======== Task input ========

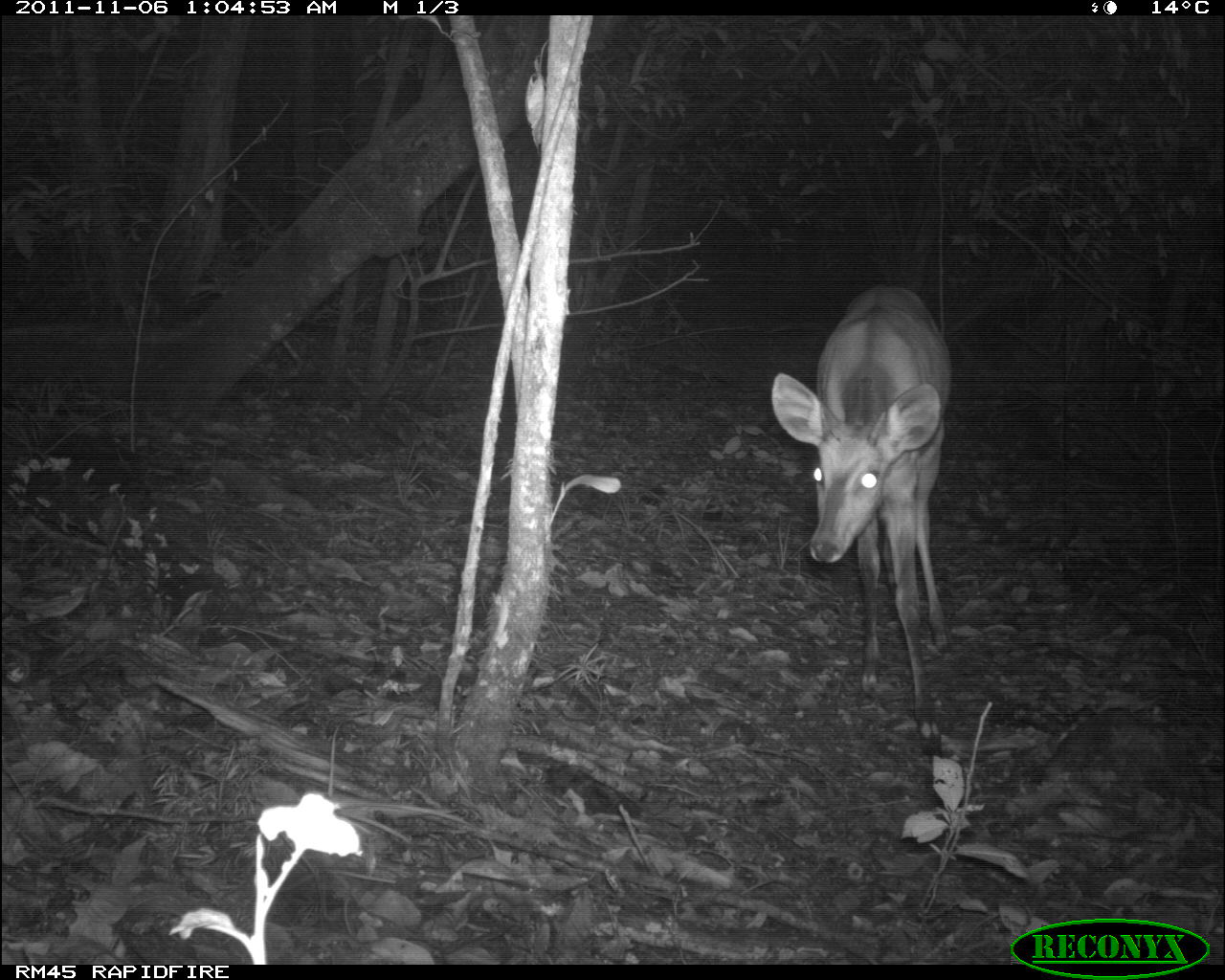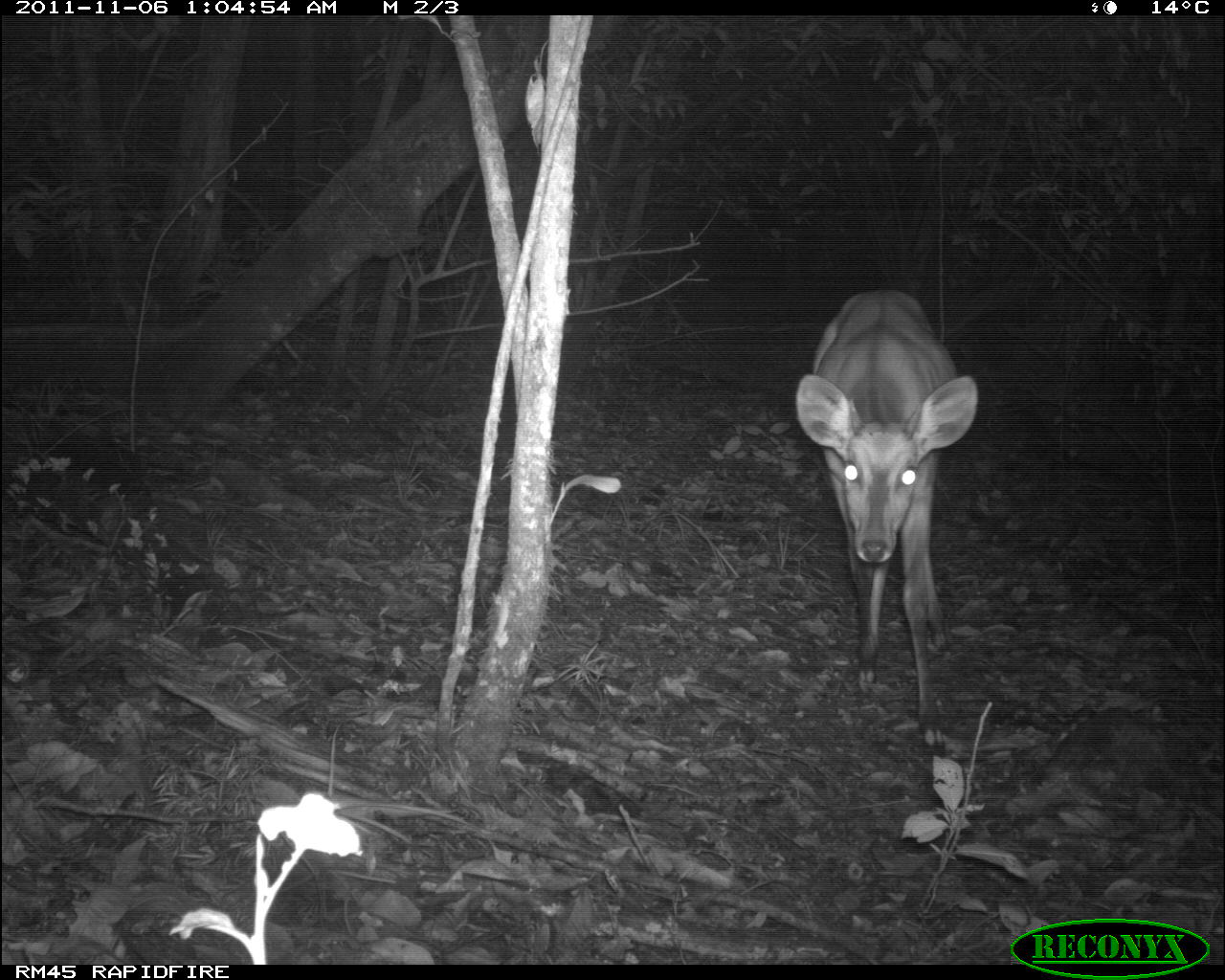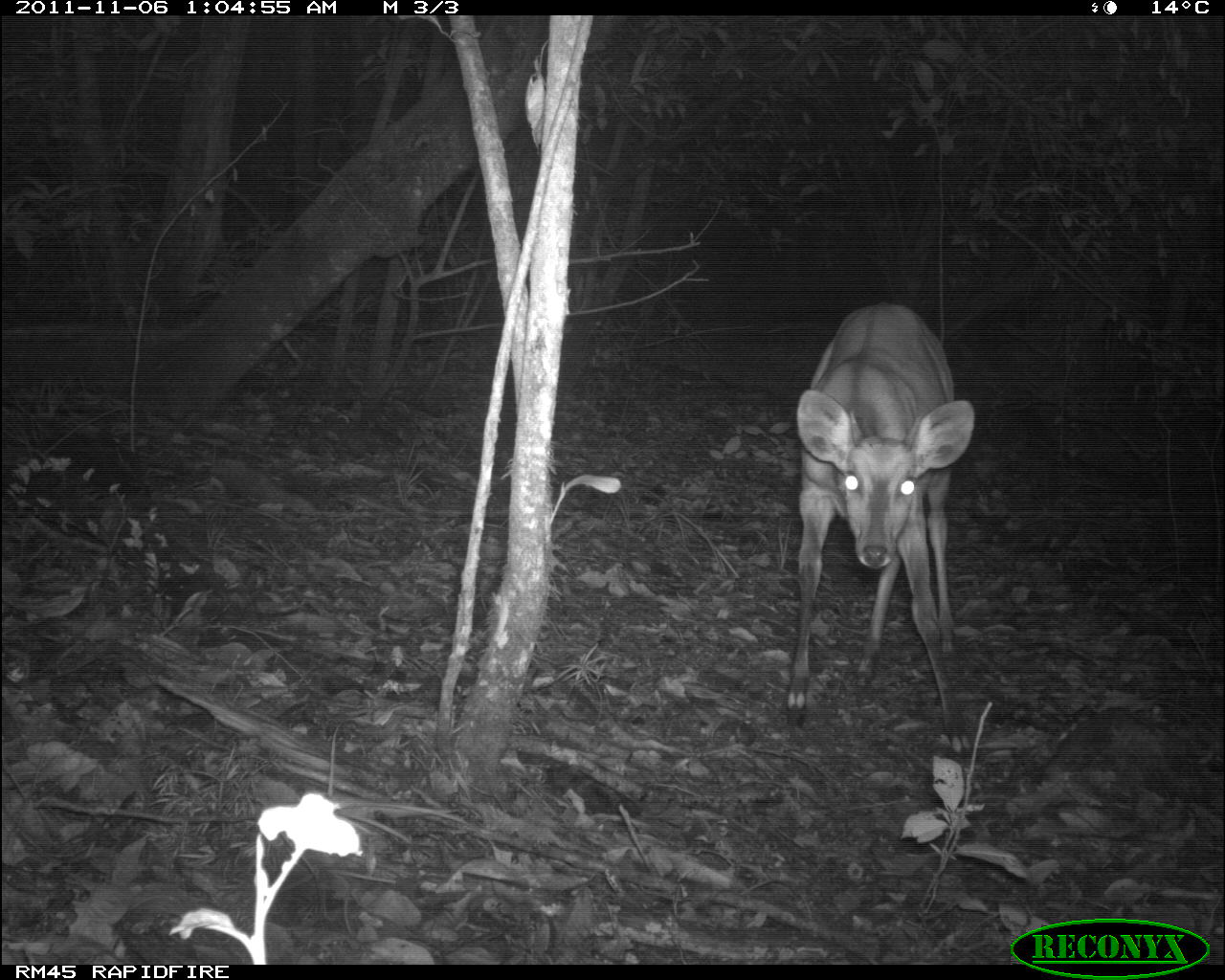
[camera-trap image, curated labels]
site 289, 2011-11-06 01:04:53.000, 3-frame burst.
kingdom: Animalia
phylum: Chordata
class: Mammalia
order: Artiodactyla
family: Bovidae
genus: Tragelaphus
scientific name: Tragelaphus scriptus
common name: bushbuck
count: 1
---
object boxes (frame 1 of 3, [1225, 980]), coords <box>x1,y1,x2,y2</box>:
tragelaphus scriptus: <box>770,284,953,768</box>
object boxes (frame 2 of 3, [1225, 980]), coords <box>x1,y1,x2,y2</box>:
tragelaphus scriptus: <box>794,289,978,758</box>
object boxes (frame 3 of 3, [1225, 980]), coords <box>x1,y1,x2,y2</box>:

========

## What you will do
Write out only those lines of the entries that lie between the line containing "kingdom: Animalia" and the last line, inclusive, reproducing them exactly.

## Answer for the task
kingdom: Animalia
phylum: Chordata
class: Mammalia
order: Artiodactyla
family: Bovidae
genus: Tragelaphus
scientific name: Tragelaphus scriptus
common name: bushbuck
count: 1
---
object boxes (frame 1 of 3, [1225, 980]), coords <box>x1,y1,x2,y2</box>:
tragelaphus scriptus: <box>770,284,953,768</box>
object boxes (frame 2 of 3, [1225, 980]), coords <box>x1,y1,x2,y2</box>:
tragelaphus scriptus: <box>794,289,978,758</box>
object boxes (frame 3 of 3, [1225, 980]), coords <box>x1,y1,x2,y2</box>:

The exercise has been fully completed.